NASA missions, including the Lucy spacecraft scheduled to explore a mysterious population of space rocks called the Trojans later this decade, have helped reveal how many moons exist around asteroids in our solar system.

And the DART mission deliberately collided with a moonlet called Dimorphos, which orbits a larger asteroid called Didymos, to alter the motion of a celestial body in space for the first time. This was a way to test asteroid-deflecting technology in 2022.

Sometimes astronomers don’t know that an asteroid is in an orbit that brings it close to Earth until just before it approaches.
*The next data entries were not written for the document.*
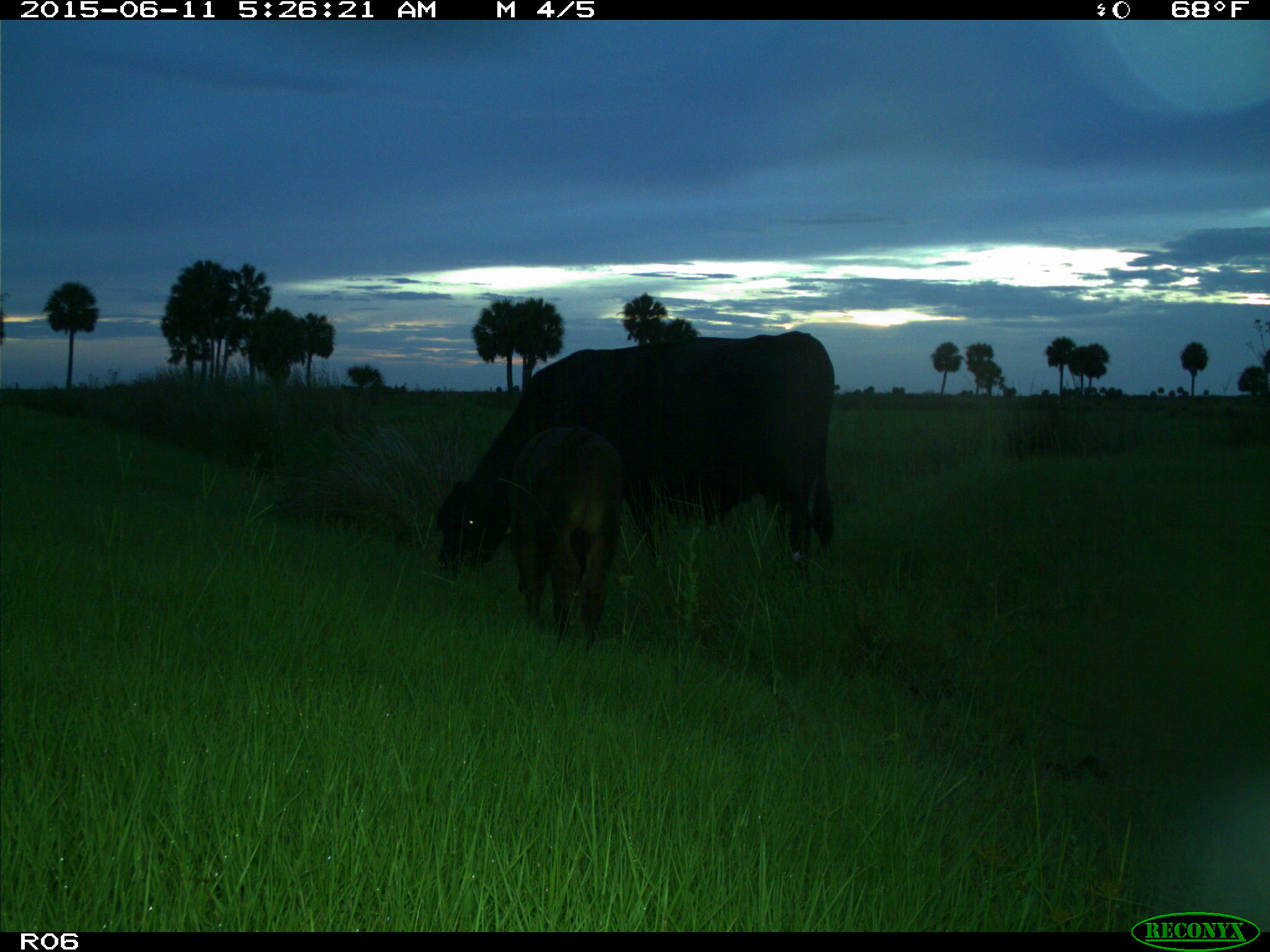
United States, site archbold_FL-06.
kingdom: Animalia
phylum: Chordata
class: Mammalia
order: Artiodactyla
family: Bovidae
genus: Bos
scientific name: Bos taurus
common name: domestic cow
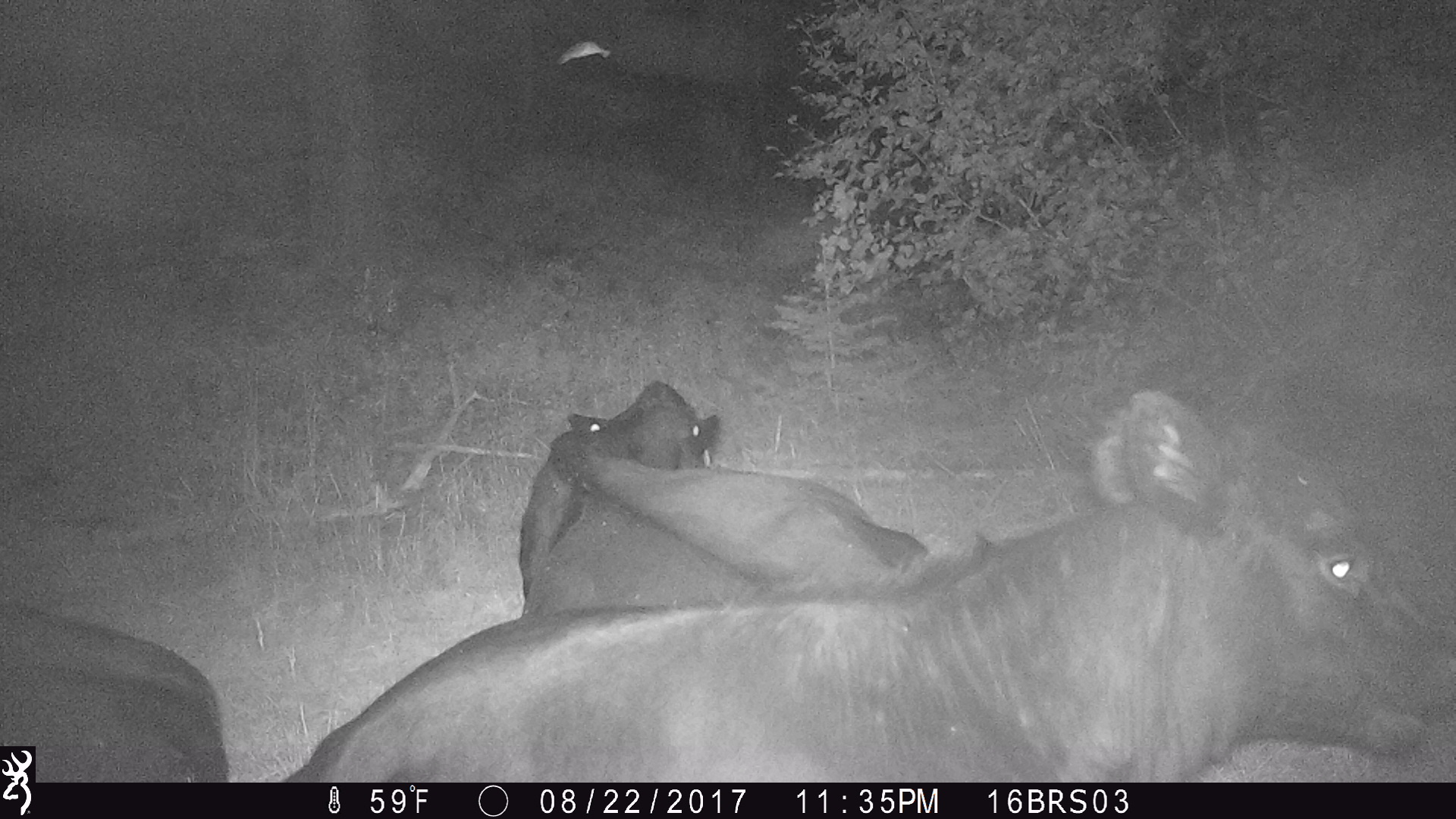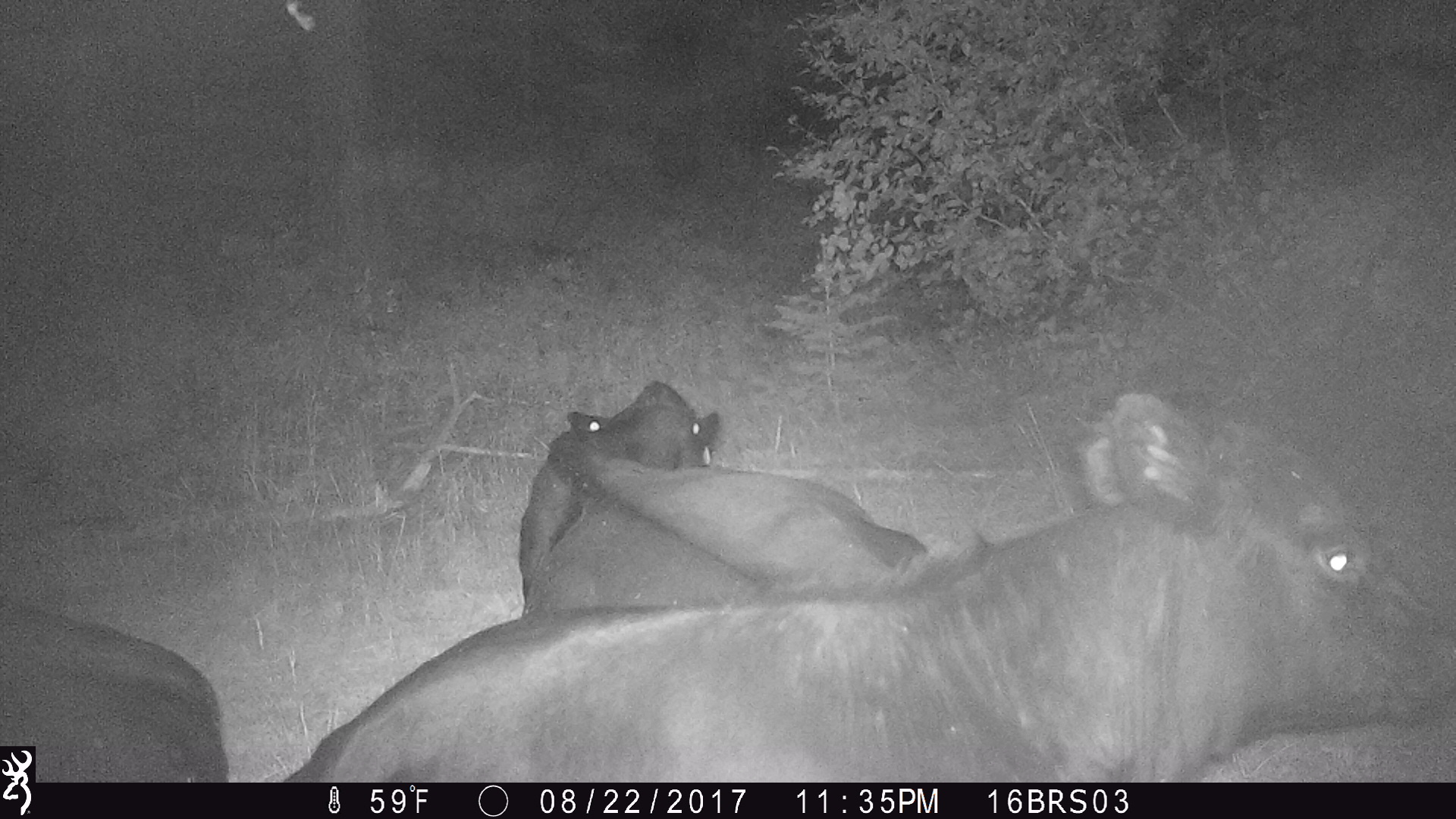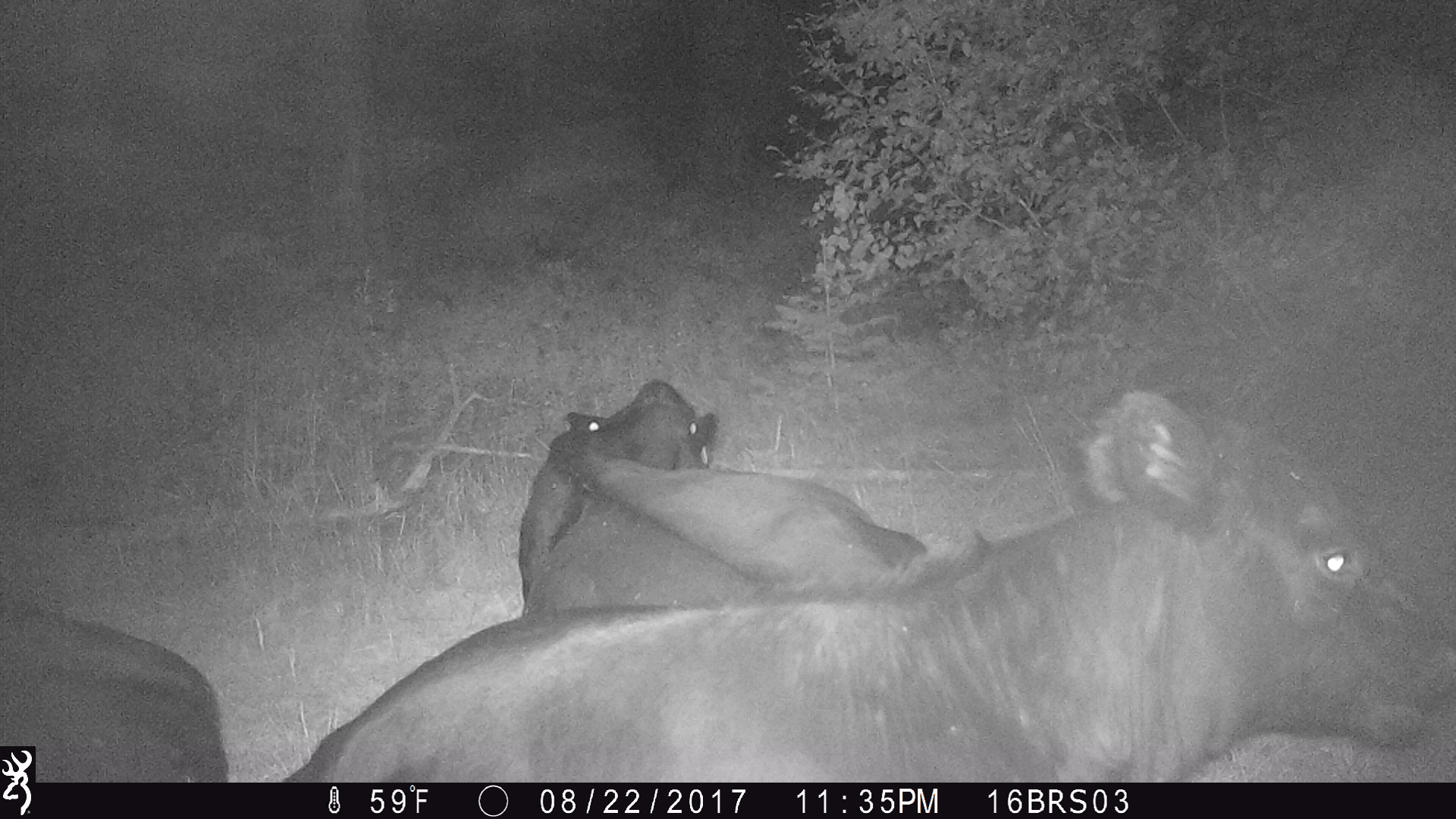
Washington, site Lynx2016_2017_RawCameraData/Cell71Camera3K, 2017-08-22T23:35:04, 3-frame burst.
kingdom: Animalia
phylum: Chordata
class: Mammalia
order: Artiodactyla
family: Bovidae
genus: Bos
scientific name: Bos taurus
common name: domestic cattle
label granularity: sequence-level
That uncertainty is one of the reasons NASA is stepping up its efforts to better understand the population of asteroids that come closest to our world.

The researchers discovered asteroid 2024 MK just 13 days before it flew past Earth, at a distance of just 184,000 miles (295,000 kilometers) from our planet — just over three-quarters of the distance between Earth and the moon — on June 29.

NASA/JPL-Caltech

A mosaic shows 2024 MK as the asteroid rotates in one-minute increments, about 16 hours after its closest approach to Earth.
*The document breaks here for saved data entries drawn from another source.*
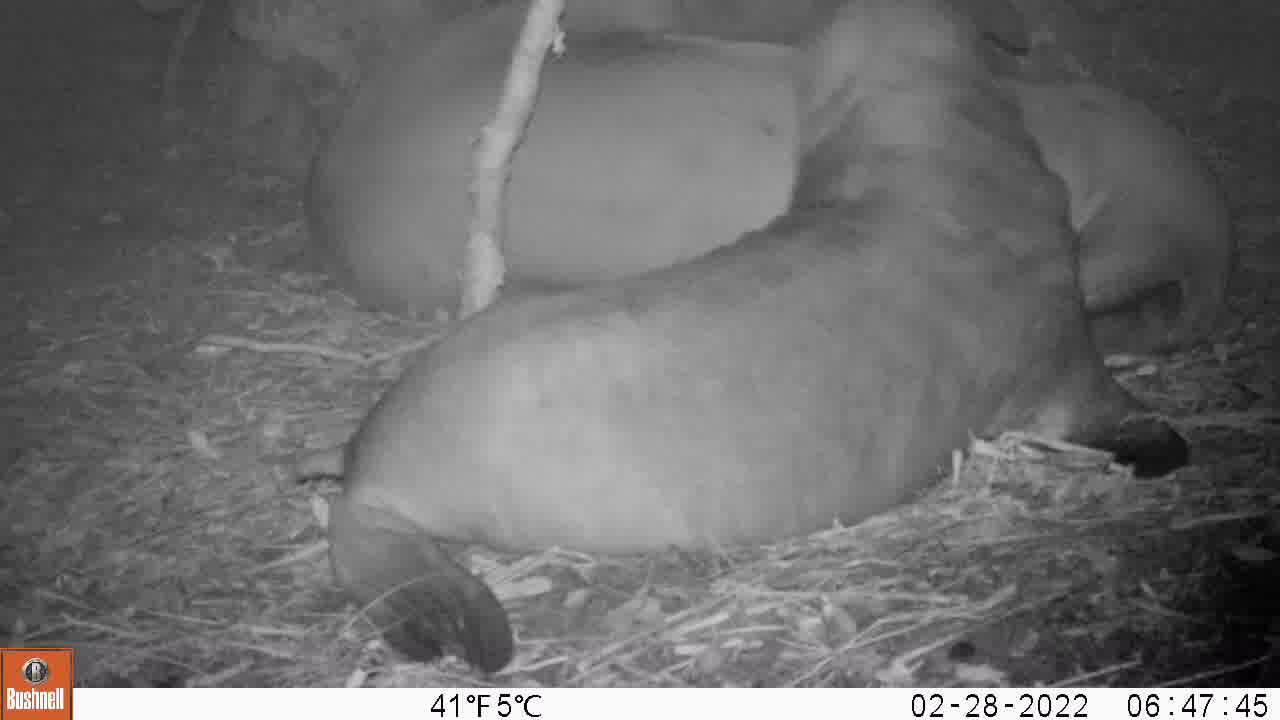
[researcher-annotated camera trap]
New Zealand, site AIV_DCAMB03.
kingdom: Animalia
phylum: Chordata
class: Mammalia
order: Carnivora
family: Otariidae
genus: Phocarctos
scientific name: Phocarctos hookeri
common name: new zealand sea lion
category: sealion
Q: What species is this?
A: Sealion (new zealand sea lion) (Phocarctos hookeri).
The Asteroid Terrestrial-impact Last Alert System, or ATLAS, at the Sutherland Observing Station in South Africa first spotted the space rock on June 16. While the asteroid is also considered potentially hazardous, it doesn’t appear to be on a concerning orbit relative to Earth anytime soon.

Astronomers beamed radio waves to the space rock and captured a detailed image of asteroid 2024 MK. Its surface is littered with 10-meter-wide boulders, as well as hollows and ridges. The asteroid is 150 meters wide and appears angular and elongated, but also has some noticeable flat and rounded areas.

When the space rock passed by our planet and encountered Earth’s gravity, its orbit changed. Now the asteroid’s 3.3-year journey around the sun has been shortened by about 24 days.

Objects the size of asteroid 2024 MK only pass near Earth once every few decades, so astronomers gathered as much data as possible.

“This was an extraordinary opportunity to investigate the physical properties and obtain detailed images of a close-to-Earth asteroid,” Benner said.